> Exercise data:
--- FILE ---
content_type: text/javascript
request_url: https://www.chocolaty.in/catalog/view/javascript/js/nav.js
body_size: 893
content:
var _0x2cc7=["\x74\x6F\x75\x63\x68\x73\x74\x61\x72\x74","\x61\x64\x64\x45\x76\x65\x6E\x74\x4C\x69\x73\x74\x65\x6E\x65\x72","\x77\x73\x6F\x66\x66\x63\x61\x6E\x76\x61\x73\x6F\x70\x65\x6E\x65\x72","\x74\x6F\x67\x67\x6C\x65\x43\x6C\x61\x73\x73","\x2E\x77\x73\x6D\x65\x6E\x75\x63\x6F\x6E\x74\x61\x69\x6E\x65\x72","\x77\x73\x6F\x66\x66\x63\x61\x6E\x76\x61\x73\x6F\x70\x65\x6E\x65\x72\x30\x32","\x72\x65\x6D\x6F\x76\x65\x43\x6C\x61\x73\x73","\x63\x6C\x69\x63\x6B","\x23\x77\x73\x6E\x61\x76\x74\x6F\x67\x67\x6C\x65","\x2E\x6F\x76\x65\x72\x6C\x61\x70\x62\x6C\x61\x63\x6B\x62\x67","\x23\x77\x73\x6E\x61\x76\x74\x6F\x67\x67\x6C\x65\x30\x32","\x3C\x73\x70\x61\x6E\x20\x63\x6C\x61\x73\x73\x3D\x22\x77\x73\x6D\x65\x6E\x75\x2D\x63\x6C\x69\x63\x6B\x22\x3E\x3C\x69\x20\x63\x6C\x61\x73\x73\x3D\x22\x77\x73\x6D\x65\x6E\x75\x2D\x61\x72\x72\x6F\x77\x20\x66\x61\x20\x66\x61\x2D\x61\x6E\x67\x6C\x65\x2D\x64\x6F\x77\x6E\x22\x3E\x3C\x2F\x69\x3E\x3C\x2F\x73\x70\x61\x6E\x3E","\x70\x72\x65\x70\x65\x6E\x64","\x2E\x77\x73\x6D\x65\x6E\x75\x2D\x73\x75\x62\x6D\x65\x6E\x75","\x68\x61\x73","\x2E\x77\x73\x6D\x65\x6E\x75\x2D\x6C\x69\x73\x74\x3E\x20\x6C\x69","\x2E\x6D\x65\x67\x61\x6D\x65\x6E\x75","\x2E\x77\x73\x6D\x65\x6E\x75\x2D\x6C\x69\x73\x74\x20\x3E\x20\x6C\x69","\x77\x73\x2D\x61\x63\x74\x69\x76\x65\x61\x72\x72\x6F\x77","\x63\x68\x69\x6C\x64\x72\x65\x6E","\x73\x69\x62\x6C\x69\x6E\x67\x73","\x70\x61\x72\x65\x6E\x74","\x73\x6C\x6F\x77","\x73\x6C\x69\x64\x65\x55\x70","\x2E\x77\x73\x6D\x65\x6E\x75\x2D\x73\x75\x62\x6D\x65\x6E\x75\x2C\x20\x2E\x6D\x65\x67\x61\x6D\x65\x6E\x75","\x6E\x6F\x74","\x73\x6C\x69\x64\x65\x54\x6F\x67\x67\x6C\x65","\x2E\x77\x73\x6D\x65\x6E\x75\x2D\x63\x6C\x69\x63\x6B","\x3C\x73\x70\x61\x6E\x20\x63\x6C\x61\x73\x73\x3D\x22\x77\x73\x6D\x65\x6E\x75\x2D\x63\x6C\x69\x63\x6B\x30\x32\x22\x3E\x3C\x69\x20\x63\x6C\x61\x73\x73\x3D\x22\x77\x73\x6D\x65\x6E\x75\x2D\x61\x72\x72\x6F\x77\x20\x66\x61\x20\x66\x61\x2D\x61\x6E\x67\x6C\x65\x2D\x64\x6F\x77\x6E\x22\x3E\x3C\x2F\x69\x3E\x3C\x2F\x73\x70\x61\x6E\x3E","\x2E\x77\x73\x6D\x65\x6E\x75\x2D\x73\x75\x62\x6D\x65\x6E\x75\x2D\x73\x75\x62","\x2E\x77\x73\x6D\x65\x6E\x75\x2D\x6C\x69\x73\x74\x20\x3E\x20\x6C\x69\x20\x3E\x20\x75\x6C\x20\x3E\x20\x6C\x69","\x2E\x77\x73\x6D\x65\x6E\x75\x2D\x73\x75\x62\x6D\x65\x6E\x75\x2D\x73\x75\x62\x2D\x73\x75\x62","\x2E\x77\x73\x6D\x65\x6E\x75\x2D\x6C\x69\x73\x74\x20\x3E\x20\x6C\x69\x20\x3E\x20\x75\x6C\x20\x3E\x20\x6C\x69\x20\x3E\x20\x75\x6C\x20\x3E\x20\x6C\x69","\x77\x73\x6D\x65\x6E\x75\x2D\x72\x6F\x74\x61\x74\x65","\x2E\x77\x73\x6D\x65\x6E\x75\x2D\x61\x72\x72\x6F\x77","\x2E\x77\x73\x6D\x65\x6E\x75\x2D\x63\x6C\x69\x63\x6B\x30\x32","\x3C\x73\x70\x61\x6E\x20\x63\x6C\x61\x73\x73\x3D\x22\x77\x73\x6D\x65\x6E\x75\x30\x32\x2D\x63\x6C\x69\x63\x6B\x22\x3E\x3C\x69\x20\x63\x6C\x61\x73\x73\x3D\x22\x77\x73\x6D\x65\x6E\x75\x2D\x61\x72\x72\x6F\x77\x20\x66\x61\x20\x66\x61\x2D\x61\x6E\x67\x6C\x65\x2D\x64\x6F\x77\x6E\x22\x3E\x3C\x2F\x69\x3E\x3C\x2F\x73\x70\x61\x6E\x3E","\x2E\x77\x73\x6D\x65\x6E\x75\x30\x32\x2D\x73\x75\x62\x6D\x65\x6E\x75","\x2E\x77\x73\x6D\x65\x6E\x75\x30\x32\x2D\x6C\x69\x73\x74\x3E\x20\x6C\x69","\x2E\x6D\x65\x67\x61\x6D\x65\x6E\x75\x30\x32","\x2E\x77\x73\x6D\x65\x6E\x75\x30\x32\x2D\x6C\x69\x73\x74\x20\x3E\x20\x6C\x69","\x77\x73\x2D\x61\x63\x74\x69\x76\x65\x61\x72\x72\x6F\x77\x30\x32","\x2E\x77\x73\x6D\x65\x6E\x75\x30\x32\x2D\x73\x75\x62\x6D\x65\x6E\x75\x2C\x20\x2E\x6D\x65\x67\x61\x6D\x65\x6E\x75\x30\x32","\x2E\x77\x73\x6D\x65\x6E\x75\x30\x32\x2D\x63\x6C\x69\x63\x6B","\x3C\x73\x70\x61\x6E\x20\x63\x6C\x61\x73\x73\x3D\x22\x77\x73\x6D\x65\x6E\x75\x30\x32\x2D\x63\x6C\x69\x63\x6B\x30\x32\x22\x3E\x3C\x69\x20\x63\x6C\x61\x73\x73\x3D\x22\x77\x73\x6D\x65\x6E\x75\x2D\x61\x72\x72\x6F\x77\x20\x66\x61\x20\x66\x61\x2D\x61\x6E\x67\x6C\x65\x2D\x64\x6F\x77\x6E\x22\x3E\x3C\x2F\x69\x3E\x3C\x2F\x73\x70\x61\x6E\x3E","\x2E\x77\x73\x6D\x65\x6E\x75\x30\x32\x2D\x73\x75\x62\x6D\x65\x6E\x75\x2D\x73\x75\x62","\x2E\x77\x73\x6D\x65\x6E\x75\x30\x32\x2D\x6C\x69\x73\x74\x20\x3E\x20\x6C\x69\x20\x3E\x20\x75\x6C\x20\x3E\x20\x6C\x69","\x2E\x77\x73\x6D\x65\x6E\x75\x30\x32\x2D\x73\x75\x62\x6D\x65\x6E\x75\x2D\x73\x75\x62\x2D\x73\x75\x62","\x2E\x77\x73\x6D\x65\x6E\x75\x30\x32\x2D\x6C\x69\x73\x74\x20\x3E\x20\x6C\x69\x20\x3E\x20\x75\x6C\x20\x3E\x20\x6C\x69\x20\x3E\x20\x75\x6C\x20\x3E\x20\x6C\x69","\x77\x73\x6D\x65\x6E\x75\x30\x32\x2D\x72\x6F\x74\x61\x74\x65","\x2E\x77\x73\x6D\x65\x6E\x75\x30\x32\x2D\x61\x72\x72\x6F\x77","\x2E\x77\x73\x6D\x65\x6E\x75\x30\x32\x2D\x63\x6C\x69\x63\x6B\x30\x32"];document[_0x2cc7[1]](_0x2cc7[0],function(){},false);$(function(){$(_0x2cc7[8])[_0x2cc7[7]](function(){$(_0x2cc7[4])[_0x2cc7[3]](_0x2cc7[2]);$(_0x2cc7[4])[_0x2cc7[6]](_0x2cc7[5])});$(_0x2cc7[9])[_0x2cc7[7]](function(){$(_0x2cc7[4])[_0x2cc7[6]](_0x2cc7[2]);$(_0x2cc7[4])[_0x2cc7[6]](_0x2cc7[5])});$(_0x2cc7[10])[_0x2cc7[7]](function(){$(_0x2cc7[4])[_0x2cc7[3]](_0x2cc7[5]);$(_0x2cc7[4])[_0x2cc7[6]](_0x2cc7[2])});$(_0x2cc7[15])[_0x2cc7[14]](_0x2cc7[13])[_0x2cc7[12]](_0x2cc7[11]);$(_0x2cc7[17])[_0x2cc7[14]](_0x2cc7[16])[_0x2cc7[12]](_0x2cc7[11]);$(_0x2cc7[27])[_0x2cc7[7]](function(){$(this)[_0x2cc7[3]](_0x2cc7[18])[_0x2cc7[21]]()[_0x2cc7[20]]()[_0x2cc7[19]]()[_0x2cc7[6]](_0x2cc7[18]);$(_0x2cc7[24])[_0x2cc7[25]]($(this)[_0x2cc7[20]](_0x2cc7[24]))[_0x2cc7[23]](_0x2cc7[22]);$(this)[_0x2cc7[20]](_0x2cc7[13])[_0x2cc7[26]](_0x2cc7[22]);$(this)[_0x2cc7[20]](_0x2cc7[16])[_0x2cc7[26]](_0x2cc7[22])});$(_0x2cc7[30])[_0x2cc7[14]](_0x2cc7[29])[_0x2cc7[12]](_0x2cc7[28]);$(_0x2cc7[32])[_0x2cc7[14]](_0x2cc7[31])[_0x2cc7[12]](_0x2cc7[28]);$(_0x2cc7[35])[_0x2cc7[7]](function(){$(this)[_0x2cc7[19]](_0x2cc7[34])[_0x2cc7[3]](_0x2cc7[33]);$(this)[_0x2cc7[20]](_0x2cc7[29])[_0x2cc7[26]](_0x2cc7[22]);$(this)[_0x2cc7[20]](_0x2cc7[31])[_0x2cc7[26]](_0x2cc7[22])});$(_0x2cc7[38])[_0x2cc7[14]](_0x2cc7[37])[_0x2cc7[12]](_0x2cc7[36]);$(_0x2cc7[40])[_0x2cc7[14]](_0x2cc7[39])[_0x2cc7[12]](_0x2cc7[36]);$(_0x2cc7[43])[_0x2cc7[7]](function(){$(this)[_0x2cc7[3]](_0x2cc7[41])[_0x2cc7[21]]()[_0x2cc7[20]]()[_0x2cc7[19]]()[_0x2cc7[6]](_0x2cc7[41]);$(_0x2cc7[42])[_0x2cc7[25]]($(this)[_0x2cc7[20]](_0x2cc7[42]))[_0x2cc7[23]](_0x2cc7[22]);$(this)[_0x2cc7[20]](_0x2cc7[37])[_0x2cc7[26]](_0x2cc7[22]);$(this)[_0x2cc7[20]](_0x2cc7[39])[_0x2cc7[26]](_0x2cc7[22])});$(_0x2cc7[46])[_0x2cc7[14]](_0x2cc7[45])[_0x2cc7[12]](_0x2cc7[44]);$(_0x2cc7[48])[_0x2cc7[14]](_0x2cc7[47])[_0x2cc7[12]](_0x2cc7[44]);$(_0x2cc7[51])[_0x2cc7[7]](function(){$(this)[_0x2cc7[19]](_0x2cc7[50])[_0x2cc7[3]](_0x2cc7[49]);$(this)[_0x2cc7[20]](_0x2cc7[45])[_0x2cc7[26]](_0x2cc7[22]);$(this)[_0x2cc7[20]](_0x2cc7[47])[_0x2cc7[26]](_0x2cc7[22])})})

> What you should do: Pull from the data each line where the string "javascript" turns up.

> Output for this exercise:
content_type: text/javascript
request_url: https://www.chocolaty.in/catalog/view/javascript/js/nav.js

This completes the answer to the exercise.